Cost of raising a child from birth to college is €100,000
Published 17/07/2015 | 02:30
Families are spending a small fortune to raise a child from the cradle all the way to college.
New research shows it costs more than €100,000 to bring up a child to the point of finishing third-level education.
The cost of childcare is the biggest outlay for parents, coming in at around €4,000 a year.
Most parents admit that they put themselves under too much pressure to ensure they give their children all they can afford, the research commissioned by insurer Laya has found. The study was carried out by Empathy Research among 1,000 parents and breaks out the massive child-related costs parents incur over the first 21 years.
These include the everyday cost of food and clothing, to the higher costs of childcare and education.

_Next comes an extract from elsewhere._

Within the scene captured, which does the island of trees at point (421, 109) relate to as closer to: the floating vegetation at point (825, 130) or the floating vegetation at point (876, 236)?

Households are spending an average of €11,033 every year on their children.
The cost of childcare is the biggest outlay for parents each year at €4,094, representing a major slice of the annual household income.

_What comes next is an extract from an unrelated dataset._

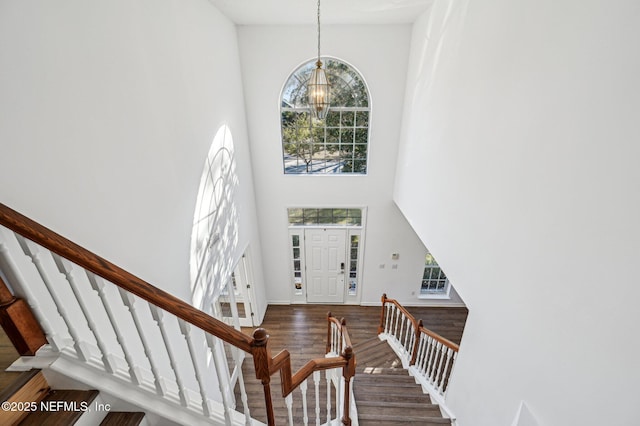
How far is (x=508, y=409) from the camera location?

This is closely followed by the cost of university and third-level college fees each year at €4,056, and other education-related costs including school books, uniforms and extra-curriculum classes - these amount to €1,707 a year.
Laya, which is the State's second largest health insurer but also offers life insurance, commissioned the research to encourage parents to provide for their children in the event of death by taking out life insurance.
The majority of parents say they are just keeping their heads above water, with almost six out of 10 admitting they are not able to put any money aside for savings.
Having kids aged between 15 and 17 years is the most expensive for parents, where monthly household child-related costs peak at €1,068.
The average age from which parents expect their children to fully support themselves is 24 years.
However, parents are most likely to want to help their children when it comes to buying their first home.
Almost two out of five say they would like to put money towards their child's first home, and a third plan to help them when they get married.
Some one in three parents hope to be in a position to give their kids a financial dig-out when they decide to have a family of their own.
Economist Joe Durcan, who helped compile the findings, said: "It's crystal clear from the research that Irish parents want to provide financial stability for their children, but they are still suffering from the effects of the recent economic downturn - 'the Great Recession'.
He said it was the worst world recession in the world since the Great Depression of the 1930s, and the worst in Ireland since the 1950s.
Many parents have raised children in exceptionally difficult financial circumstances, he added.